**Verilen metin**:
================================

Leyl, Leyla ya da Allah'ın yemini!
Allah, Kuran-ı Kerim’in “Leyl” suresinde daha önce yapmadığı bir şeyi yapar; yemin eder! Her şeyi örten geceye, her yeri aydınlatan gündüze ve erkek ile dişiyi yaratana ant olsun ki!..
Sure adını “geceden” alır. İnsanın iki zıt huyundan, cömertlik ve cimrilikten bahseder Allah; imanla cömertlik ve imansızlıkla cimrilik arasındaki ilişkiye dikkat çeker.
“Leyl” kelimesinden türemiş “leyla”ya yüklenen anlamın, edebiyata, şiire, aşka bu kadar çok konu olmasının bu “yeminle” ilişkisi var mı bilmem ama Arapçanın ve Farsçanın ve Türkçenin ve Kürtçenin en güzel kadın isimi “Leyla” hayatımıza girdiği andan beri en çok şiire, en çok şarkıya, en çok aşka konu olması sebepsiz olmasa gerek.
Her şairin bir “Leyla”sı vardır mutlaka, ama o “Leyla” çoğu zaman var olan birisi değil, herhangi birisidir. Ama neylersiniz işte, Mecnun olmasaydı Leyla’nın adını bilmezdi kimse.
*
Kürtçede isim olarak “Leyla”dan çok “Leyl” vardır özgün haliyle… Hayata selam çaktığım andan beri hep en yakınımda gördüğüm dayımın karısının adı “Leyl”di, hitap ederken “Leylê” derdik biz ona.
Yüzüne dökülmüş kınalı zülüflerini hiç toplamazdı oradan. Biçimli burnunda sallanan bir hızma gezdirirdi arada bir perçemine değen.
Hepimizi o sünnet etmişti. Biz ki sünnet hatırası olmayan çocuklarız. Üç günlükken yaparmış Leyl o işi, kuşağının arasında sakladığı küçük, keskin makası tek tıbbi cihazıydı.

================================

**Alıştırma yönergeleri**:
1) Leyl ve Leyla üzerine olan metne göre Leyl suresi adını neden alır?
2) Leyl ve Leyla üzerine olan metinde "Her şairin bir" sözcüklerinin geçtiği yerden başlayıp "tek tıbbi cihazıydı." sözcüklerinden sonra biten bölümü hiç değiştirmeden yazın.

**Veri bölümü**:

================================

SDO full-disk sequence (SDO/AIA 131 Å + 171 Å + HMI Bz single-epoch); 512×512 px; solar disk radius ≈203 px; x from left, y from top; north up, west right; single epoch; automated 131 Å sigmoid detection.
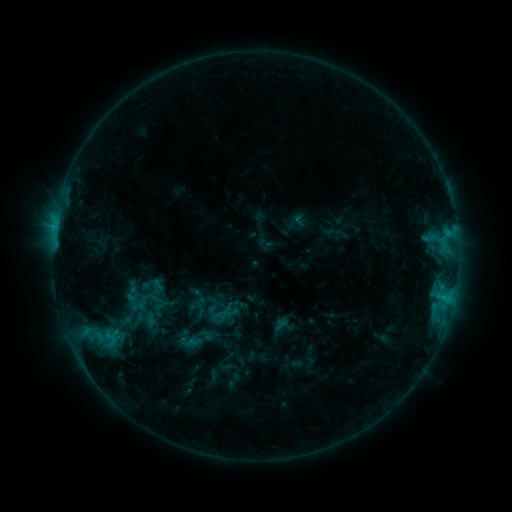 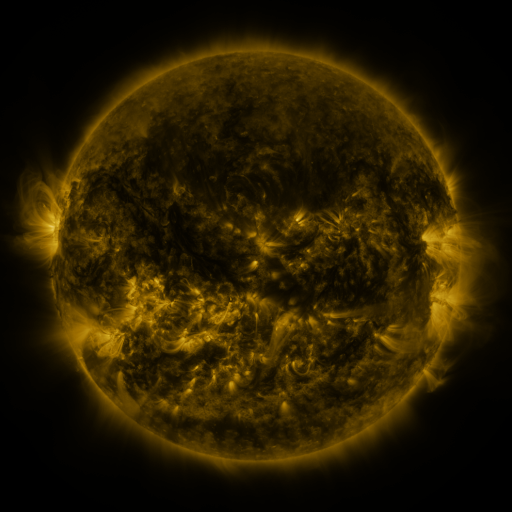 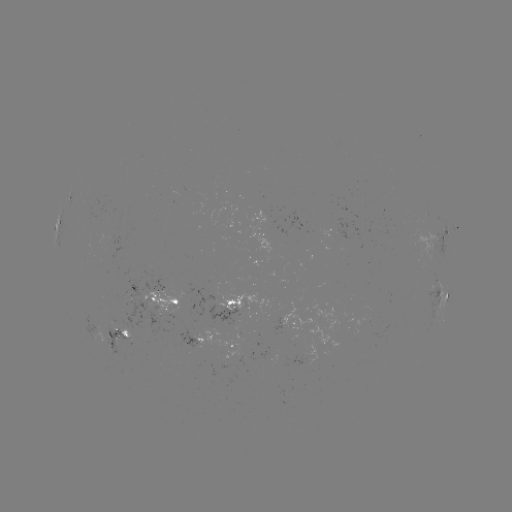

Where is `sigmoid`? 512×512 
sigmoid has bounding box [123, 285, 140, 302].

================================

**Görev çözümleri**:
1) Sure adını geceden alır.

2)
Her şairin bir “Leyla”sı vardır mutlaka, ama o “Leyla” çoğu zaman var olan birisi değil, herhangi birisidir. Ama neylersiniz işte, Mecnun olmasaydı Leyla’nın adını bilmezdi kimse.
*
Kürtçede isim olarak “Leyla”dan çok “Leyl” vardır özgün haliyle… Hayata selam çaktığım andan beri hep en yakınımda gördüğüm dayımın karısının adı “Leyl”di, hitap ederken “Leylê” derdik biz ona.
Yüzüne dökülmüş kınalı zülüflerini hiç toplamazdı oradan. Biçimli burnunda sallanan bir hızma gezdirirdi arada bir perçemine değen.
Hepimizi o sünnet etmişti. Biz ki sünnet hatırası olmayan çocuklarız. Üç günlükken yaparmış Leyl o işi, kuşağının arasında sakladığı küçük, keskin makası tek tıbbi cihazıydı.